Seventh Tradition Break
At this time, we will have a treasurer’s break. We have no dues or fees but there are expenses. Please give what you can, but if you can’t, please keep coming back.
Are there any Chapter 9-related announcements?
Sharing will continue until ___________.
(Some meetings reserve the last 10-15 minutes for newcomers to share, for affirming their partners, etc.)
That’s all the time we have for sharing. Let’s thank our speakers and all those who gave service at this meeting.
The opinions expressed here are strictly those of the persons who gave them. Take what you need and leave the rest. The things you’ve heard were spoken in confidence and should be kept confidential. Whatever your problems, there are those among us who have had them too. Talk to each other, reason things out, but let there be no gossip or criticism of one another. Instead, let the understanding, peace, and love of Chapter 9– Couples in Recovery grow in you one day at a time.
We end with the Serenity Prayer, using “we” instead of “I” and “us” instead of “me.”
God grant us the serenity
to accept the things we cannot change,
courage to change the things we can,
and the wisdom to know the difference.
[NOTE TO GROUP: Some Chapter 9 groups include at the above paragraph at the end of the statement that provides a brief explanation about how the group has decided to handle situations when inventory-taking occurs. There are no hard and fast rules for what to do, but below are a few ideas from other Chapter 9 groups that you may want to try. (You can lift these and insert them into the paragraph above where indicated.) Your group may decide to use one of these options, a combination, come up with one of its own, or not include an explanatory paragraph at all, depending on what suits the group’s particular members and format.

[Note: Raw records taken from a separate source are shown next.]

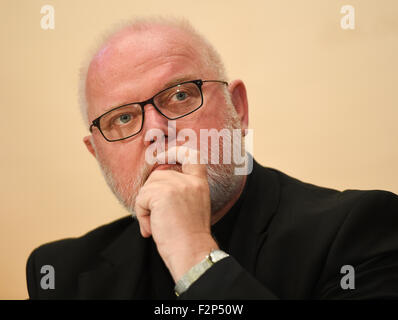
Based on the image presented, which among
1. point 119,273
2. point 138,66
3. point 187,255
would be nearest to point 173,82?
point 138,66

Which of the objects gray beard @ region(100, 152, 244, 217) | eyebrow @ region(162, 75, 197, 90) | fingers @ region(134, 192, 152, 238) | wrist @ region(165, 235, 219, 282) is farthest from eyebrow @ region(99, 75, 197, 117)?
wrist @ region(165, 235, 219, 282)

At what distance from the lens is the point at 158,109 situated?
47.3 inches

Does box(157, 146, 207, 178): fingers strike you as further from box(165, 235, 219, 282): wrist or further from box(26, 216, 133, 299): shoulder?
box(26, 216, 133, 299): shoulder

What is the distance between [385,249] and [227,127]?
0.60 meters

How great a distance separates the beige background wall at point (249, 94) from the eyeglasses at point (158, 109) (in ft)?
1.47

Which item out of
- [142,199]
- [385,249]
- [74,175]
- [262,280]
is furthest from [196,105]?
[74,175]

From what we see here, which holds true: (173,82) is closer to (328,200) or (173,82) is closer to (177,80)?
(177,80)

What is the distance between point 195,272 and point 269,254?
37 cm

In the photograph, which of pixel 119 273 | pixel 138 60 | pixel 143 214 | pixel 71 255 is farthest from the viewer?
pixel 71 255

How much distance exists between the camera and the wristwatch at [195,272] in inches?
33.8

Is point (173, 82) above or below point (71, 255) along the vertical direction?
above

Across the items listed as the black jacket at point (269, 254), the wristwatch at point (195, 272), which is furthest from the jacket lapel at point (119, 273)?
the wristwatch at point (195, 272)

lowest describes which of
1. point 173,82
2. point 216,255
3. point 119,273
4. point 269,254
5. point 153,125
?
point 119,273
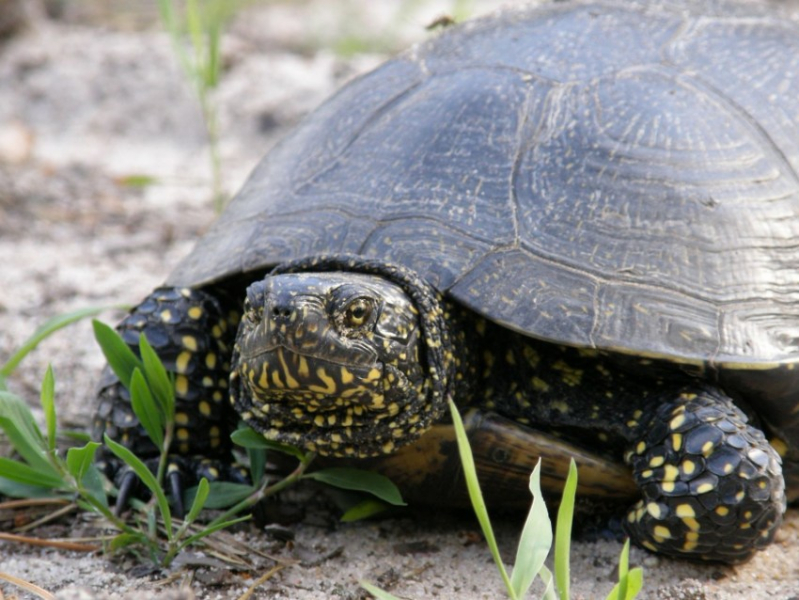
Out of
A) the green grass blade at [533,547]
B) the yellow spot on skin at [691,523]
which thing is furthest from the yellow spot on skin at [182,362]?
the yellow spot on skin at [691,523]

• A designated member or couple, or any member (depending on your group conscience) may raise a hand as a gentle reminder that we keep the focus on ourselves
• A member of the chair couple may gently interrupt the sharing to remind the group to keep the focus on themselves and not on their partners
• A member of the chair couple may gently interrupt the sharing to re-read the first paragraph of the Inventory-Taking Statement or a statement of the group’s creation, to remind the group to keep the focus on themselves and not on their partners
• A designated member or couple, or any member (depending on your group conscience) may take the couple aside after the meeting to talk more about what inventory-taking is and the consequences it has for the Chapter 9 meeting and for our relationships. They may direct the couple to Chapter 9’s Suggested Guidelines for Communicating pamphlet and gently suggest that they read the section on inventory-taking to learn more about what it is and how it happens
The group can also decide to make inventory-taking a topic for an upcoming meeting. This option helps the entire group focus on inventory-taking and the consequences it has for the Chapter 9 meeting and for our relationships.]